§ READING TEXT:
-- START --

Incremental training custom models

acleitao76 commented 5 years ago

Can I use this procedure to increment train a model? https://medium.com/deepquestai/object-detection-training-preparing-your-custom-dataset-6248679f0d1d

like... I do that... get the best result .h5 file and start the tutorial all over with that file instead of the pre trained yolo model?

Meulen92 commented 5 years ago

I think this is possible, but be sure to backup your first models and detection_config.json somewhere, as the new detection_config.json will be incompatible with the older models and vice versa.

acleitao76 commented 5 years ago

Ok I found some nice information. I will leave the link here just in case someone has the same doubt. Yes it's possible to continue the training of a model just have to use continue_from_model parameter. https://github.com/OlafenwaMoses/ImageAI/blob/master/imageai/Prediction/CUSTOMTRAINING.md#continuoustraining

Thx for the help. Really excited about this library

auphofBSF commented 5 years ago

My use case is trying to use Preemptible GPU instances', so being able to resume a training process ,for ObjectDetection Models, in the event of preemption or other failure.

using this trainer from imageai.Detection.Custom import DetectionModelTrainer

So I understand from above we can resuse the best result from (trainer.evaluateModel)

Forgive some newbie questions, i am just beginning to get my head around CNN's and reading up on the Keras API which @OlafenwaMoses and team have so elegently encapsulated in imageAI.

I can see #266 asking on a similar thread, and I see the usefulness of the following PR #261

The questions I am trying to resolve , are around an algorithim for restarting training, and with this clarification possibly add it to the documentation imageai/Detection/Custom/CUSTOMDETECTIONTRAINING.md

Is there any training resume support currently in the imageai.Detection.Custom , DetectionModelTrainer
In the absence of direct support would the following code be a good assumption for resumption of training. I see there is a PR #302 to aid support of getting results from evaluateModel.
Can we use the same training and test images, in success iterations(resumptions) of training, evaluation

# pseudo code for a resumable training 
# Trainer configure
from imageai.Detection.Custom import DetectionModelTrainer
....some setup code here ...... and code is not complete

trainer.setDataDirectory(data_directory="DatasetCustom1")

trainingEpochs = 3
totalTrainingExperiments = 120 
aPersistantStore = 'someMountedPersistantPath'

# First Iteration
state=RetrieveLastKnownState(storage_path=aPersistantStore)

-- END --

§ RECORDED INFORMATION:

-- START --

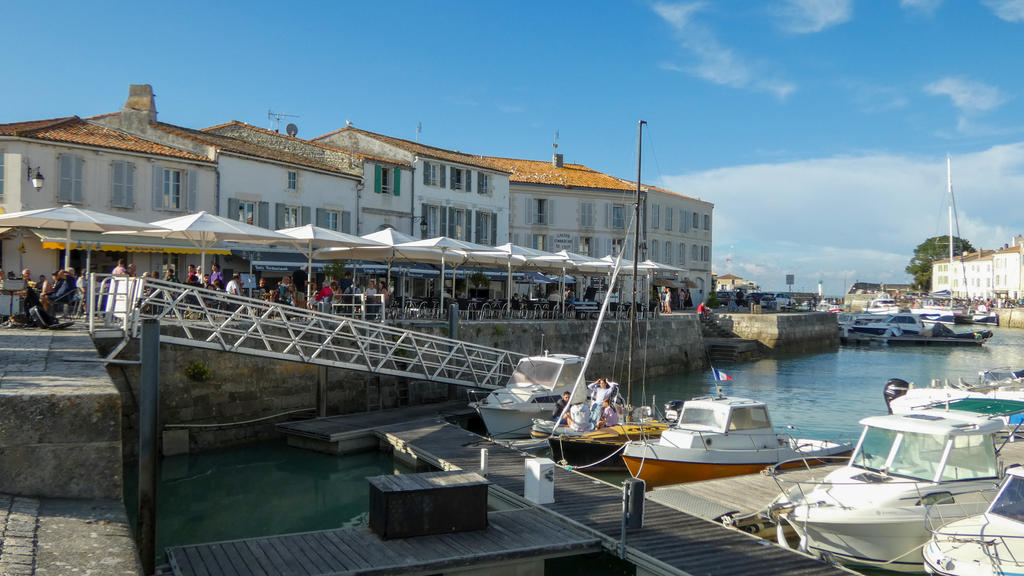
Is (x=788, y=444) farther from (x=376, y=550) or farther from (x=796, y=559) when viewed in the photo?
(x=376, y=550)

-- END --

§ TASK REQUIREMENTS: Summarize the thread on incremental training of custom models in two sentences.

§ SOLUTION TO THIS PROBLEM: One commenter asked whether the best resulting .h5 file could be used to continue training a model, and another replied that this seemed possible but warned that earlier models and detection_config.json should be backed up because the new config would not work with the older models. The first commenter then reported that training can be continued with the continue_from_model parameter, and a later commenter asked whether DetectionModelTrainer supports resuming object detection training after a preemptible GPU instance is interrupted, whether the same training and test images can be reused across resumptions, and offered pseudo code for a resumable training loop.